| What is needed |
Copy the entries below verbatim, omitting any pictures they contain.
*** Opening of Records to process ***
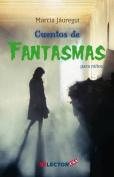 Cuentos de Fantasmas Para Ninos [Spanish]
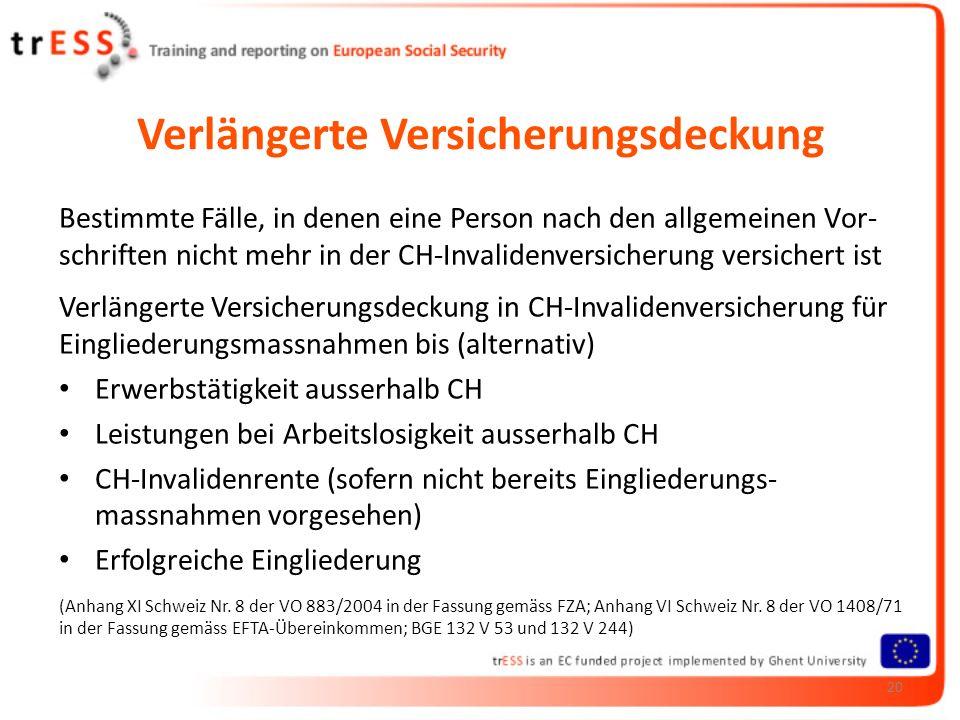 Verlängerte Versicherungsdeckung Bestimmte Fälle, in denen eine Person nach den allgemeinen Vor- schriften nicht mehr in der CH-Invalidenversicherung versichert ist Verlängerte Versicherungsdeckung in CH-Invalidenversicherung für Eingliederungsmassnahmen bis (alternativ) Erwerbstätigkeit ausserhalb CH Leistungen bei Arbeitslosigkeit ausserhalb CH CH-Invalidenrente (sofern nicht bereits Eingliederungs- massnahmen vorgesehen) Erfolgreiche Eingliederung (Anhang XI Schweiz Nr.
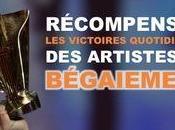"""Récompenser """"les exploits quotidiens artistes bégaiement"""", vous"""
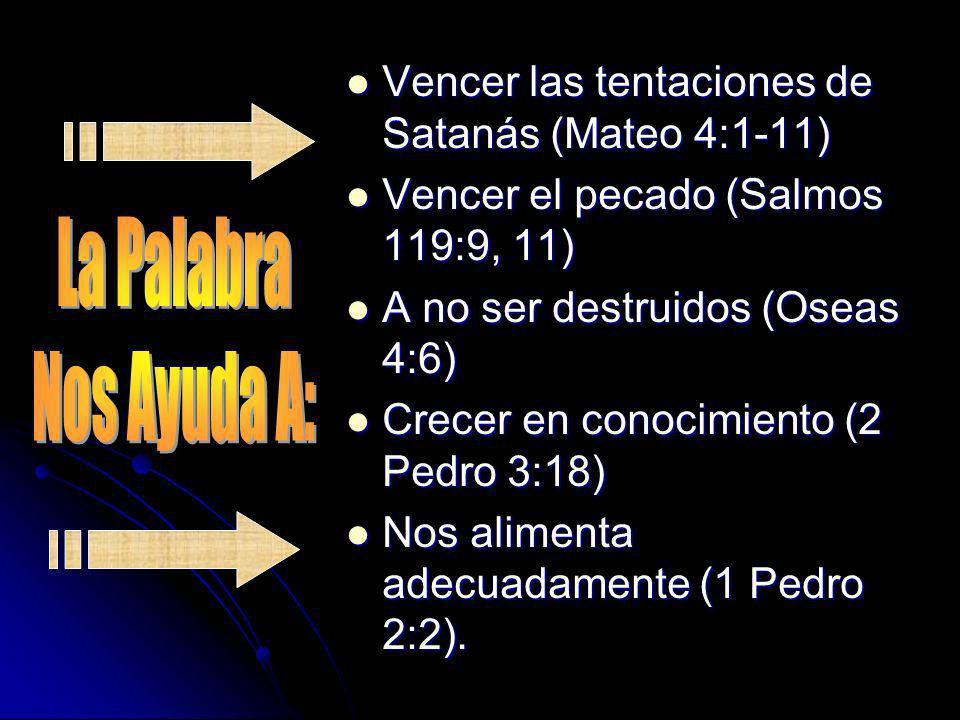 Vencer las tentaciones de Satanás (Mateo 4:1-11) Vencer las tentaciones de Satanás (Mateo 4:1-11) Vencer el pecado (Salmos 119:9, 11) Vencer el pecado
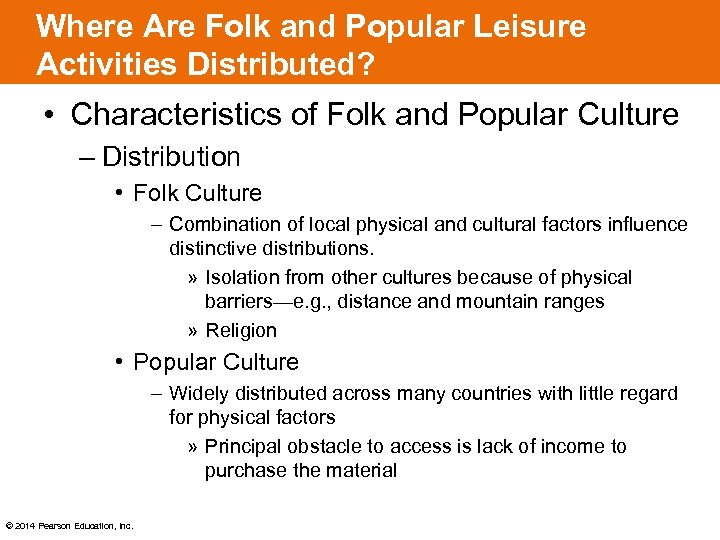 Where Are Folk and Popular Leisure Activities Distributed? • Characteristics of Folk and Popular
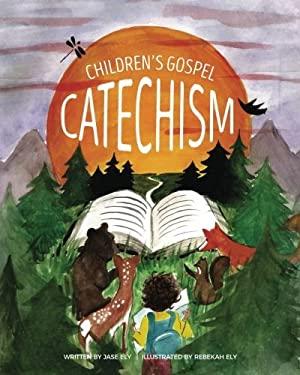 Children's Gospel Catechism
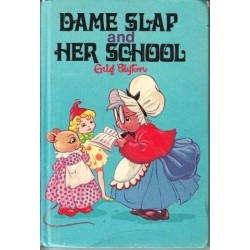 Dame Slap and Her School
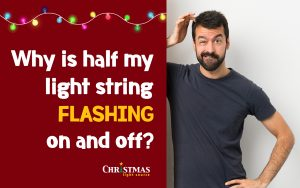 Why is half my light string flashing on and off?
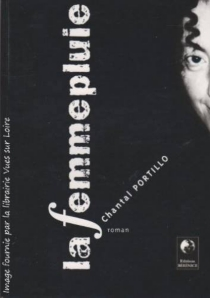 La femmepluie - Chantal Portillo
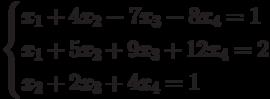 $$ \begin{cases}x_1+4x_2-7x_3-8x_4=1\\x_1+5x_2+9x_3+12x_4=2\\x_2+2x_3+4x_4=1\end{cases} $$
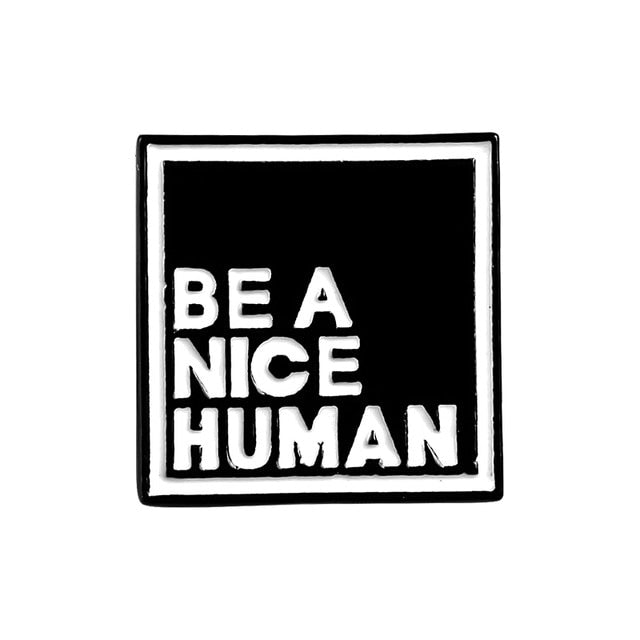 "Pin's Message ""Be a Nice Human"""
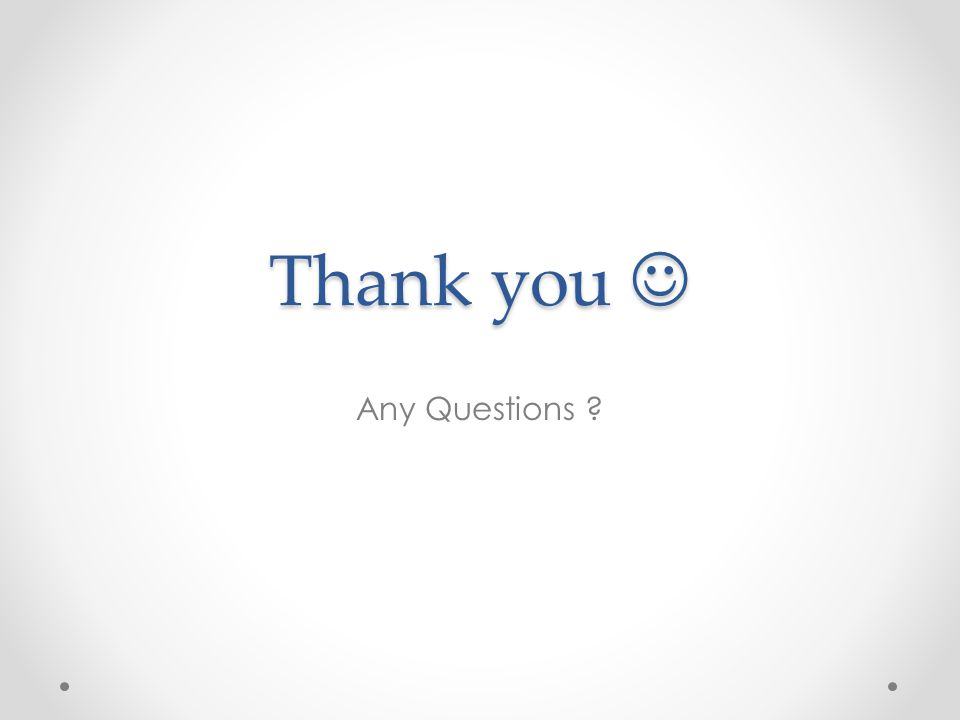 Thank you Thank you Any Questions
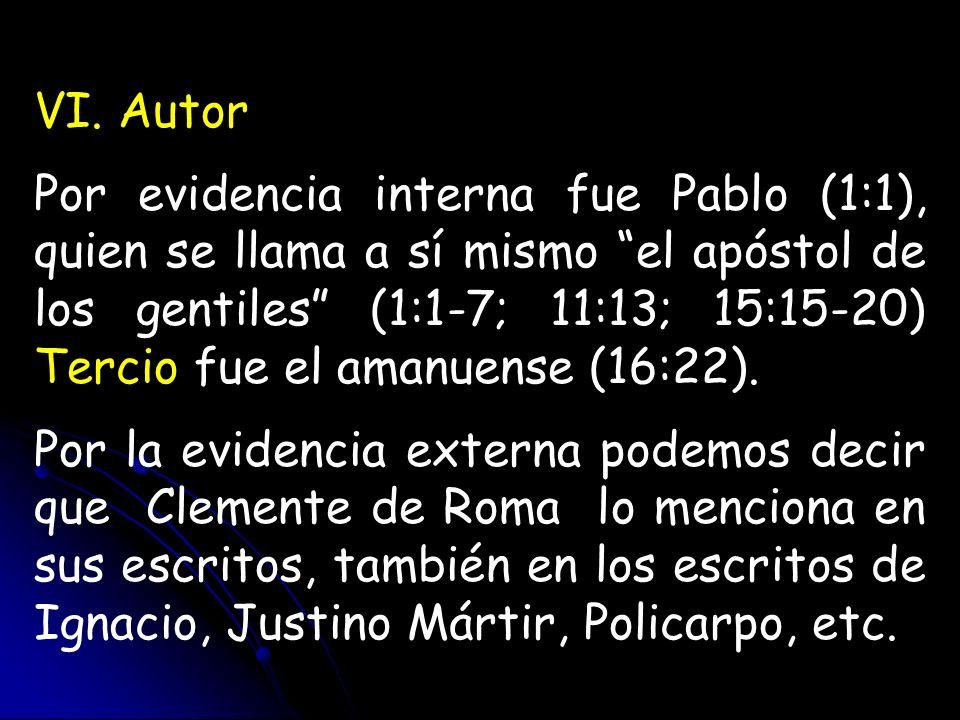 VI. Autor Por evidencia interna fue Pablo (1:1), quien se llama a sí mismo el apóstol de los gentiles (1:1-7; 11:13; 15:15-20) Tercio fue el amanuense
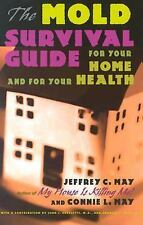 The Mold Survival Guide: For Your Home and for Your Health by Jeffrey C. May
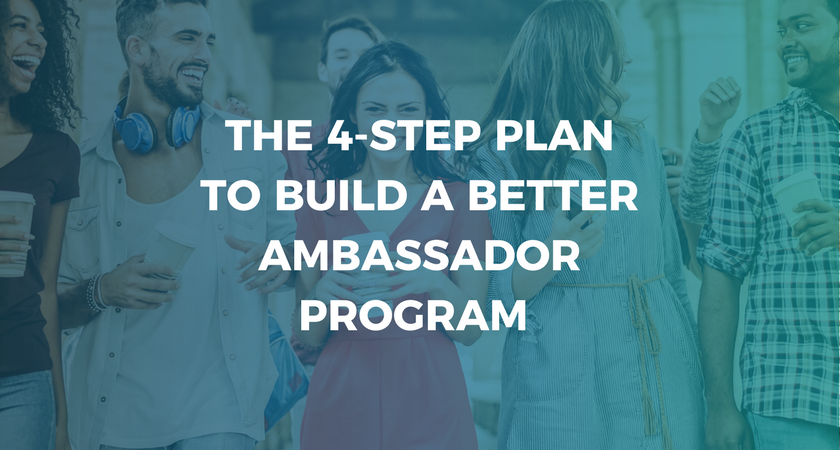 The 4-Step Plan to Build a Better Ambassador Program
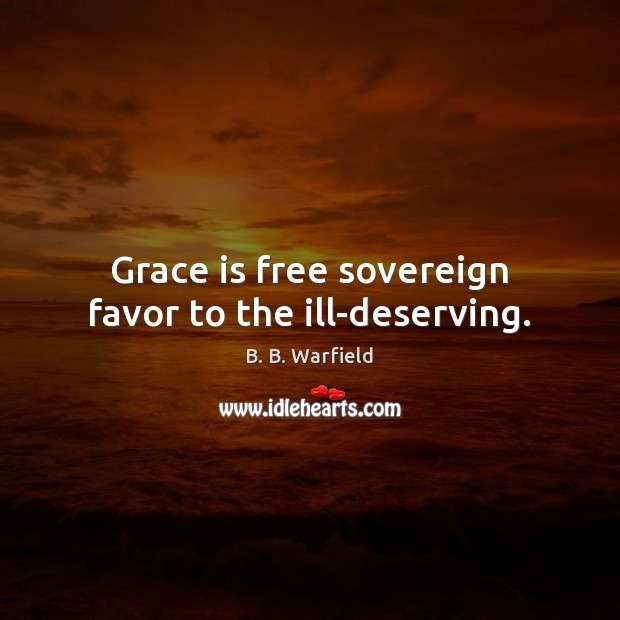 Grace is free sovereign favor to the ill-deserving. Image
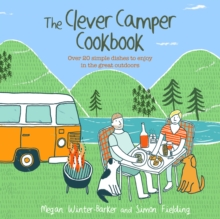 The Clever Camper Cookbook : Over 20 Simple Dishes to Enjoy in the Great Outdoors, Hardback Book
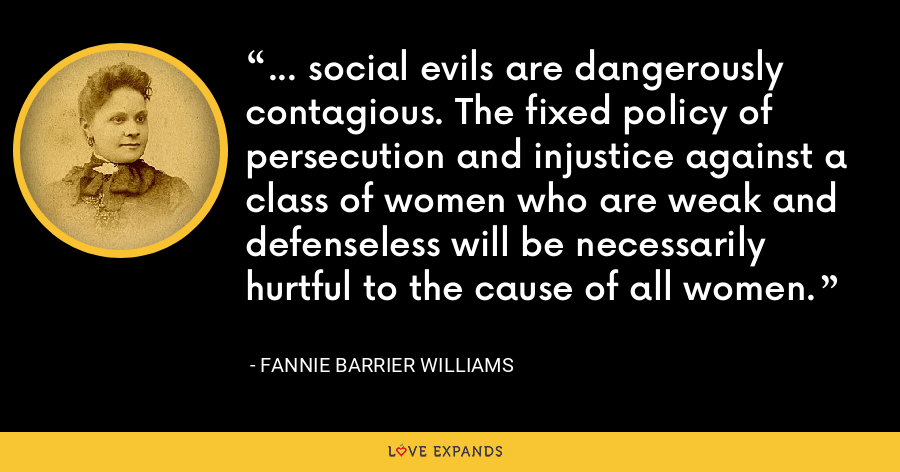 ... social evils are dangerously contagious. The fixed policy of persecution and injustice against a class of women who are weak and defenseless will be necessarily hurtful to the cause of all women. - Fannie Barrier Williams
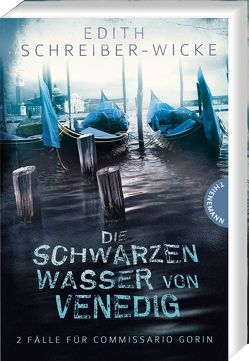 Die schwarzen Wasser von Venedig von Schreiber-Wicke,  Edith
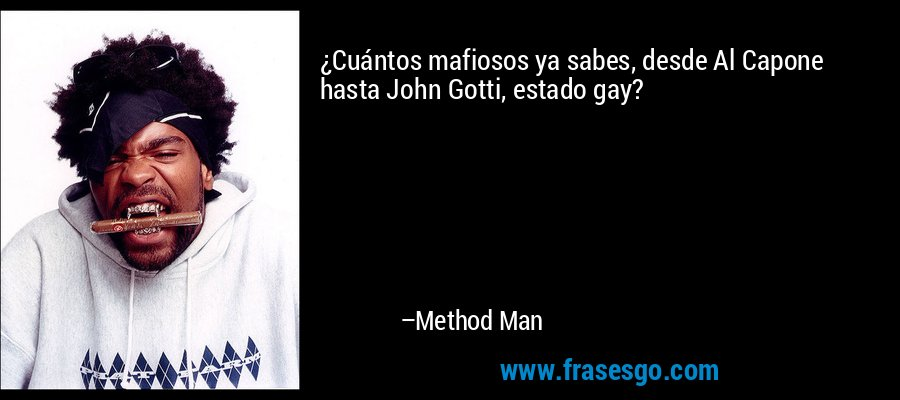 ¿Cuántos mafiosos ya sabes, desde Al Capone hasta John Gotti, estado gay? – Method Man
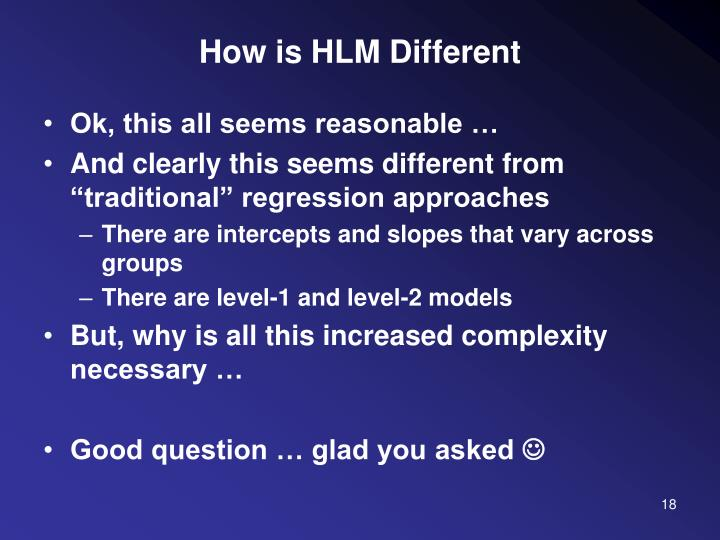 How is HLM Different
*** Close of Records to process ***
| Task solution |
 Cuentos de Fantasmas Para Ninos [Spanish]
 Verlängerte Versicherungsdeckung Bestimmte Fälle, in denen eine Person nach den allgemeinen Vor- schriften nicht mehr in der CH-Invalidenversicherung versichert ist Verlängerte Versicherungsdeckung in CH-Invalidenversicherung für Eingliederungsmassnahmen bis (alternativ) Erwerbstätigkeit ausserhalb CH Leistungen bei Arbeitslosigkeit ausserhalb CH CH-Invalidenrente (sofern nicht bereits Eingliederungs- massnahmen vorgesehen) Erfolgreiche Eingliederung (Anhang XI Schweiz Nr.
"""Récompenser """"les exploits quotidiens artistes bégaiement"""", vous"""
 Vencer las tentaciones de Satanás (Mateo 4:1-11) Vencer las tentaciones de Satanás (Mateo 4:1-11) Vencer el pecado (Salmos 119:9, 11) Vencer el pecado
 Where Are Folk and Popular Leisure Activities Distributed? • Characteristics of Folk and Popular
 Children's Gospel Catechism
 Dame Slap and Her School
 Why is half my light string flashing on and off?
 La femmepluie - Chantal Portillo
 $$ \begin{cases}x_1+4x_2-7x_3-8x_4=1\\x_1+5x_2+9x_3+12x_4=2\\x_2+2x_3+4x_4=1\end{cases} $$
 "Pin's Message ""Be a Nice Human"""
 Thank you Thank you Any Questions
 VI. Autor Por evidencia interna fue Pablo (1:1), quien se llama a sí mismo el apóstol de los gentiles (1:1-7; 11:13; 15:15-20) Tercio fue el amanuense
 The Mold Survival Guide: For Your Home and for Your Health by Jeffrey C. May
 The 4-Step Plan to Build a Better Ambassador Program
 Grace is free sovereign favor to the ill-deserving. Image
 The Clever Camper Cookbook : Over 20 Simple Dishes to Enjoy in the Great Outdoors, Hardback Book
 ... social evils are dangerously contagious. The fixed policy of persecution and injustice against a class of women who are weak and defenseless will be necessarily hurtful to the cause of all women. - Fannie Barrier Williams
 Die schwarzen Wasser von Venedig von Schreiber-Wicke,  Edith
 ¿Cuántos mafiosos ya sabes, desde Al Capone hasta John Gotti, estado gay? – Method Man
 How is HLM Different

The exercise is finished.